Write out every one of the rows below word for word, changing nothing.

#### RECORDS SHOWN ####

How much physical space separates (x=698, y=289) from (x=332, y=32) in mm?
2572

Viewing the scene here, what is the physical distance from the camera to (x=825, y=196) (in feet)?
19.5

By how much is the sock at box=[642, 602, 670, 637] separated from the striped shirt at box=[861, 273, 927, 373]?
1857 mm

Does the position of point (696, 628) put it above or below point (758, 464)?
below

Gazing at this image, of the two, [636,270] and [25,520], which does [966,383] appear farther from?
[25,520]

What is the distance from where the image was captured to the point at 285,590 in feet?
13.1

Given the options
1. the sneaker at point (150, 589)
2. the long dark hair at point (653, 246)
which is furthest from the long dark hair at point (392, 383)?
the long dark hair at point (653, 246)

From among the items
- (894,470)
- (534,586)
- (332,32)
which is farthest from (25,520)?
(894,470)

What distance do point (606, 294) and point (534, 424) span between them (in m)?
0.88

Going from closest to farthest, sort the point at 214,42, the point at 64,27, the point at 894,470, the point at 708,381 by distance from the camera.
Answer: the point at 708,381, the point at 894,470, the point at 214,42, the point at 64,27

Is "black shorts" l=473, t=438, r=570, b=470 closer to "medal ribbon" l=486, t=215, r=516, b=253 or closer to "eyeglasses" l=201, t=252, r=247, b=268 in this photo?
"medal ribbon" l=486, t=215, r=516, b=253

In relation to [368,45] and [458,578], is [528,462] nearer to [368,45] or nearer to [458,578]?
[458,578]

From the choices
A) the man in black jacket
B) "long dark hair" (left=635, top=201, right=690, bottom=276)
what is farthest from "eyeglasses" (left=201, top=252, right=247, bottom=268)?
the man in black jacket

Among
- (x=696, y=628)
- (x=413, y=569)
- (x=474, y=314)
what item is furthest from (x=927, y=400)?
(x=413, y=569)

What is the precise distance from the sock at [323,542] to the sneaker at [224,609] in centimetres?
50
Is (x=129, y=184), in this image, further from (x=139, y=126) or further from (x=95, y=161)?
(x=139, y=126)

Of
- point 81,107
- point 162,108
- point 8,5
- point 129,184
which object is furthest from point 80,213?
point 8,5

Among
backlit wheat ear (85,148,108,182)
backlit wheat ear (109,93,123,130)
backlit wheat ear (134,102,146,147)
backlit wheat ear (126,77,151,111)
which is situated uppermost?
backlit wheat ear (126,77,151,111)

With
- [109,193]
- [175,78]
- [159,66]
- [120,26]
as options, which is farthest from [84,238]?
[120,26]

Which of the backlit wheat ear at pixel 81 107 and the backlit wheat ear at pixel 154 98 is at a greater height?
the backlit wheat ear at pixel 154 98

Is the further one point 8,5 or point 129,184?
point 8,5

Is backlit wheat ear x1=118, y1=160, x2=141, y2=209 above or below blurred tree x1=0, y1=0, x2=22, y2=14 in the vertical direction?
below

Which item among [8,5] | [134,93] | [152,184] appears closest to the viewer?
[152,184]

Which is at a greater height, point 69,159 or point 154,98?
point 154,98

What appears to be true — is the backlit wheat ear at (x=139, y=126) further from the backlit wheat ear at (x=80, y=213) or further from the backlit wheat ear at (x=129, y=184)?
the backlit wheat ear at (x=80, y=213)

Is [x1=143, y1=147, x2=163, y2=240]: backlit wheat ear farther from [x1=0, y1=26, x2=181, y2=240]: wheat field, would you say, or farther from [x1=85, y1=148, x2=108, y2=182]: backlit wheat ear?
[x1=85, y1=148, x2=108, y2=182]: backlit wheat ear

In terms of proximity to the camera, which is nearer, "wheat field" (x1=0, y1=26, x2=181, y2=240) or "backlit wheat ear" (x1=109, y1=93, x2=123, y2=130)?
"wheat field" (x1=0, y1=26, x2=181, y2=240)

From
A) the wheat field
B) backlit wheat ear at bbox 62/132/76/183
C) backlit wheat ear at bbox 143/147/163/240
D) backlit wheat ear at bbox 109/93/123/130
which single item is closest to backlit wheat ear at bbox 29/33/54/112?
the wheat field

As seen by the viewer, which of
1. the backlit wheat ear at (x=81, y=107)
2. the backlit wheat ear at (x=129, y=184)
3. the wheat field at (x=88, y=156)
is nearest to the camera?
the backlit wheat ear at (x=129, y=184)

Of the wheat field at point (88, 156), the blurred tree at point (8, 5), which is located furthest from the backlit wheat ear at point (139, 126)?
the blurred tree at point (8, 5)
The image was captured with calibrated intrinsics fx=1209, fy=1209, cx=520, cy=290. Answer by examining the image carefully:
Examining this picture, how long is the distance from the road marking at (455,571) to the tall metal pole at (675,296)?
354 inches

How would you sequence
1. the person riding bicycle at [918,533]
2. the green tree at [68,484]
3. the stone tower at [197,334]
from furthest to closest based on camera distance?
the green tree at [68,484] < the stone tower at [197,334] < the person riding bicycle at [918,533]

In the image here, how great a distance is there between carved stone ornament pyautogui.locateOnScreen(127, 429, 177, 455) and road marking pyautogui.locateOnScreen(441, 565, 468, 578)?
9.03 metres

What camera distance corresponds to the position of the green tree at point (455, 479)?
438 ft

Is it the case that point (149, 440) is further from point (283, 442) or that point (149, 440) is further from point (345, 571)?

####

FINAL ANSWER =
How much physical space separates (x=698, y=289) from (x=332, y=32) in mm?
2572

Viewing the scene here, what is the physical distance from the camera to (x=825, y=196) (in feet)?
19.5

By how much is the sock at box=[642, 602, 670, 637] separated from the striped shirt at box=[861, 273, 927, 373]?
1857 mm

Does the position of point (696, 628) put it above or below point (758, 464)?
below

Gazing at this image, of the two, [636,270] and [25,520], which does [966,383] appear farther from?
[25,520]

What is the distance from where the image was captured to the point at 285,590 in feet?
13.1

Given the options
1. the sneaker at point (150, 589)
2. the long dark hair at point (653, 246)
which is furthest from the long dark hair at point (392, 383)?
the long dark hair at point (653, 246)

From among the items
- (894,470)
- (534,586)
- (332,32)
which is farthest from (25,520)?
(894,470)

What distance do point (606, 294) and point (534, 424) span between them (in m)?
0.88

Going from closest to farthest, sort the point at 214,42, the point at 64,27, the point at 894,470, the point at 708,381 by distance from the camera.
Answer: the point at 708,381, the point at 894,470, the point at 214,42, the point at 64,27

Is "black shorts" l=473, t=438, r=570, b=470 closer to "medal ribbon" l=486, t=215, r=516, b=253 or closer to "eyeglasses" l=201, t=252, r=247, b=268 in this photo?
"medal ribbon" l=486, t=215, r=516, b=253

In relation to [368,45] and [458,578], is [528,462] nearer to [368,45] or nearer to [458,578]?
[458,578]

From the choices
A) the man in black jacket
B) "long dark hair" (left=635, top=201, right=690, bottom=276)
what is farthest from "eyeglasses" (left=201, top=252, right=247, bottom=268)?
the man in black jacket

Among
- (x=696, y=628)
- (x=413, y=569)
- (x=474, y=314)
what item is furthest from (x=927, y=400)?
(x=413, y=569)

What is the precise distance from the sock at [323,542] to the sneaker at [224,609] in centimetres?
50
Is (x=129, y=184), in this image, further from (x=139, y=126) or further from (x=95, y=161)?
(x=139, y=126)

Of
- point 81,107
- point 162,108
- point 8,5
- point 129,184
which object is furthest from point 80,213?
point 8,5

Among
backlit wheat ear (85,148,108,182)
backlit wheat ear (109,93,123,130)
backlit wheat ear (134,102,146,147)
backlit wheat ear (126,77,151,111)
which is situated uppermost?
backlit wheat ear (126,77,151,111)

With
- [109,193]
- [175,78]
- [159,66]
- [120,26]
as options, which is farthest from [84,238]?
[120,26]

Which of the backlit wheat ear at pixel 81 107 and the backlit wheat ear at pixel 154 98 is at a greater height?
the backlit wheat ear at pixel 154 98

Is the further one point 8,5 or point 129,184?
point 8,5

Is backlit wheat ear x1=118, y1=160, x2=141, y2=209 above or below blurred tree x1=0, y1=0, x2=22, y2=14 in the vertical direction?
below

Which item among [8,5] | [134,93] | [152,184] appears closest to the viewer?
[152,184]

Which is at a greater height, point 69,159 or point 154,98?
point 154,98

What appears to be true — is the backlit wheat ear at (x=139, y=126) further from the backlit wheat ear at (x=80, y=213) or further from the backlit wheat ear at (x=129, y=184)?
the backlit wheat ear at (x=80, y=213)

Is [x1=143, y1=147, x2=163, y2=240]: backlit wheat ear farther from [x1=0, y1=26, x2=181, y2=240]: wheat field, would you say, or farther from [x1=85, y1=148, x2=108, y2=182]: backlit wheat ear?
[x1=85, y1=148, x2=108, y2=182]: backlit wheat ear

In terms of proximity to the camera, which is nearer, "wheat field" (x1=0, y1=26, x2=181, y2=240) or "backlit wheat ear" (x1=109, y1=93, x2=123, y2=130)?
"wheat field" (x1=0, y1=26, x2=181, y2=240)

From
A) the wheat field
B) backlit wheat ear at bbox 62/132/76/183
C) backlit wheat ear at bbox 143/147/163/240
D) backlit wheat ear at bbox 109/93/123/130
which single item is closest to backlit wheat ear at bbox 29/33/54/112?
the wheat field

As seen by the viewer, which of
1. the backlit wheat ear at (x=81, y=107)
2. the backlit wheat ear at (x=129, y=184)
3. the wheat field at (x=88, y=156)
is nearest to the camera?
the backlit wheat ear at (x=129, y=184)

Of the wheat field at point (88, 156), the blurred tree at point (8, 5), which is located furthest from the backlit wheat ear at point (139, 126)?
the blurred tree at point (8, 5)
The image was captured with calibrated intrinsics fx=1209, fy=1209, cx=520, cy=290. Answer by examining the image carefully:
Examining this picture, how long is the distance from the road marking at (455,571) to the tall metal pole at (675,296)?
354 inches

How would you sequence
1. the person riding bicycle at [918,533]
2. the green tree at [68,484]
3. the stone tower at [197,334]
from furthest to closest based on camera distance?
the green tree at [68,484] < the stone tower at [197,334] < the person riding bicycle at [918,533]

In the image here, how great a distance is there between carved stone ornament pyautogui.locateOnScreen(127, 429, 177, 455) and road marking pyautogui.locateOnScreen(441, 565, 468, 578)?
9.03 metres

What camera distance corresponds to the position of the green tree at point (455, 479)?
438 ft

Is it the case that point (149, 440) is further from point (283, 442) or that point (149, 440) is further from point (345, 571)?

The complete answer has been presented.